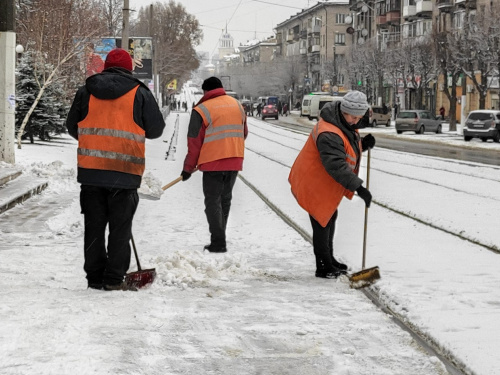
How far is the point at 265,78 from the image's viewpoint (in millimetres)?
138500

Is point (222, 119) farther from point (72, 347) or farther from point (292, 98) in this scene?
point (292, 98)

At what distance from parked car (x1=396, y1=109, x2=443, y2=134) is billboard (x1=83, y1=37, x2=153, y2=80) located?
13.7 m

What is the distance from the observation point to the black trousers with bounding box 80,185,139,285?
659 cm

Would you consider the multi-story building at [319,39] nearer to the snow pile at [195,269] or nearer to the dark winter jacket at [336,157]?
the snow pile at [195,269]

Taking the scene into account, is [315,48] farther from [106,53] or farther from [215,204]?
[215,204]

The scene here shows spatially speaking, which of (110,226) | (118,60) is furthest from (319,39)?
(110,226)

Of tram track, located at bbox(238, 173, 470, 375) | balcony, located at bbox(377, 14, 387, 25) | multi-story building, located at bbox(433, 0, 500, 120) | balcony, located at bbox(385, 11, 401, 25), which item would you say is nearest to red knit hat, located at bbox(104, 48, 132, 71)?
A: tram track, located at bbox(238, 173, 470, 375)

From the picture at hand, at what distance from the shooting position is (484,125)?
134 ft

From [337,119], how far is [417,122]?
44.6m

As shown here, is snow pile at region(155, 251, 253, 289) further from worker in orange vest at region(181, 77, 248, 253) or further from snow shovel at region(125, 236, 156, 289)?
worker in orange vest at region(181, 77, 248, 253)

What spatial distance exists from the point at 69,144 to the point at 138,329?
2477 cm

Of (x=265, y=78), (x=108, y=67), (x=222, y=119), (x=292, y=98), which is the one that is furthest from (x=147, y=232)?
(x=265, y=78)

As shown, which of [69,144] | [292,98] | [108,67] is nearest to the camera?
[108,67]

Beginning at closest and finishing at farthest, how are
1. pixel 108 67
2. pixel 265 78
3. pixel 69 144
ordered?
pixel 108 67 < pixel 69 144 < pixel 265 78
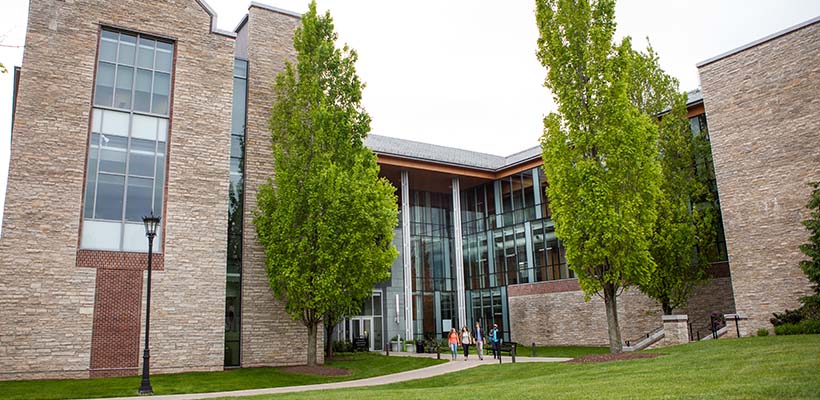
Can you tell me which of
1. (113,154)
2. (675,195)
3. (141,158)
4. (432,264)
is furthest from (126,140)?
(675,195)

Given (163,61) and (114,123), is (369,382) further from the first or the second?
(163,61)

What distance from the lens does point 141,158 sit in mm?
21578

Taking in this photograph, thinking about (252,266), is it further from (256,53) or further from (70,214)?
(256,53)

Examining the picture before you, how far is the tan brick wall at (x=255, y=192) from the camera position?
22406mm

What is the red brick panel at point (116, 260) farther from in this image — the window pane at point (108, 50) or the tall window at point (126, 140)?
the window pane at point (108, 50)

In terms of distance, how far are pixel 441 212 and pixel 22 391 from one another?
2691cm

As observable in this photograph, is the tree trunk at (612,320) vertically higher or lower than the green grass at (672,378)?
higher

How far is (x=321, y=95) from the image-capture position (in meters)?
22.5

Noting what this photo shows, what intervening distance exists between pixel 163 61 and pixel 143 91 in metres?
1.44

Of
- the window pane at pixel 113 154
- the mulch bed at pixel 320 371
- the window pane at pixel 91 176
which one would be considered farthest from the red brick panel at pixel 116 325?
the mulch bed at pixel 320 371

### Problem to solve
Every record must be copied exactly, with the pictures left out.

### Result
How far is the point at 265,78 from the image's viewpoint (in millimetres)?
138500

Is point (222, 119) farther from point (72, 347) or farther from point (292, 98) in this scene?
point (292, 98)

At what distance from parked car (x1=396, y1=109, x2=443, y2=134) is billboard (x1=83, y1=37, x2=153, y2=80) located?
13.7 m

What is the distance from the observation point to the black trousers with bounding box 80,185,139,285?
659 cm

Would you consider the multi-story building at [319,39] nearer to the snow pile at [195,269] or nearer to the dark winter jacket at [336,157]?
the snow pile at [195,269]

Taking the scene into account, is [315,48] farther from [106,53] or farther from [215,204]?
[215,204]

The scene here shows spatially speaking, which of (110,226) | (118,60) is furthest from (319,39)?
(110,226)

Of tram track, located at bbox(238, 173, 470, 375) | balcony, located at bbox(377, 14, 387, 25) | multi-story building, located at bbox(433, 0, 500, 120) | balcony, located at bbox(385, 11, 401, 25), which item would you say is nearest to red knit hat, located at bbox(104, 48, 132, 71)?
A: tram track, located at bbox(238, 173, 470, 375)

From the picture at hand, at what distance from the shooting position is (484,125)?
134 ft

From [337,119], how far is [417,122]?
44.6m

As shown here, is snow pile at region(155, 251, 253, 289) further from worker in orange vest at region(181, 77, 248, 253) or further from snow shovel at region(125, 236, 156, 289)?
worker in orange vest at region(181, 77, 248, 253)

What spatial distance exists from the point at 69,144 to the point at 138,329?
2477 cm

Of (x=265, y=78), (x=108, y=67), (x=222, y=119), (x=292, y=98), which is the one that is furthest from (x=147, y=232)?
(x=265, y=78)

As shown, which of [69,144] | [292,98] | [108,67] is nearest to the camera?
[108,67]

Beginning at closest and finishing at farthest, how are
1. pixel 108 67
2. pixel 265 78
3. pixel 69 144
ordered?
pixel 108 67 < pixel 69 144 < pixel 265 78
Can you tell me which of
1. (113,154)
2. (675,195)
3. (141,158)
4. (432,264)
is furthest from (126,140)?
(675,195)

Given (163,61) and (114,123), is (369,382) further from the first or the second?
(163,61)

What distance from the lens does point 141,158 sit in mm?
21578

Taking in this photograph, thinking about (252,266), is it further from (256,53) or further from (70,214)?
(256,53)

Examining the picture before you, how far is the tan brick wall at (x=255, y=192) from the camera position?
22406mm

What is the red brick panel at point (116, 260) farther from in this image — the window pane at point (108, 50) or the tall window at point (126, 140)?
the window pane at point (108, 50)

In terms of distance, how far are pixel 441 212 and pixel 22 391 from one another?
2691cm

As observable in this photograph, is the tree trunk at (612,320) vertically higher or lower than the green grass at (672,378)?
higher

How far is (x=321, y=95) from the image-capture position (in meters)?
22.5

Noting what this photo shows, what intervening distance exists between pixel 163 61 and pixel 143 91 in metres?
1.44

Of
- the window pane at pixel 113 154
- the mulch bed at pixel 320 371
- the window pane at pixel 91 176
which one would be considered farthest from the red brick panel at pixel 116 325?
the mulch bed at pixel 320 371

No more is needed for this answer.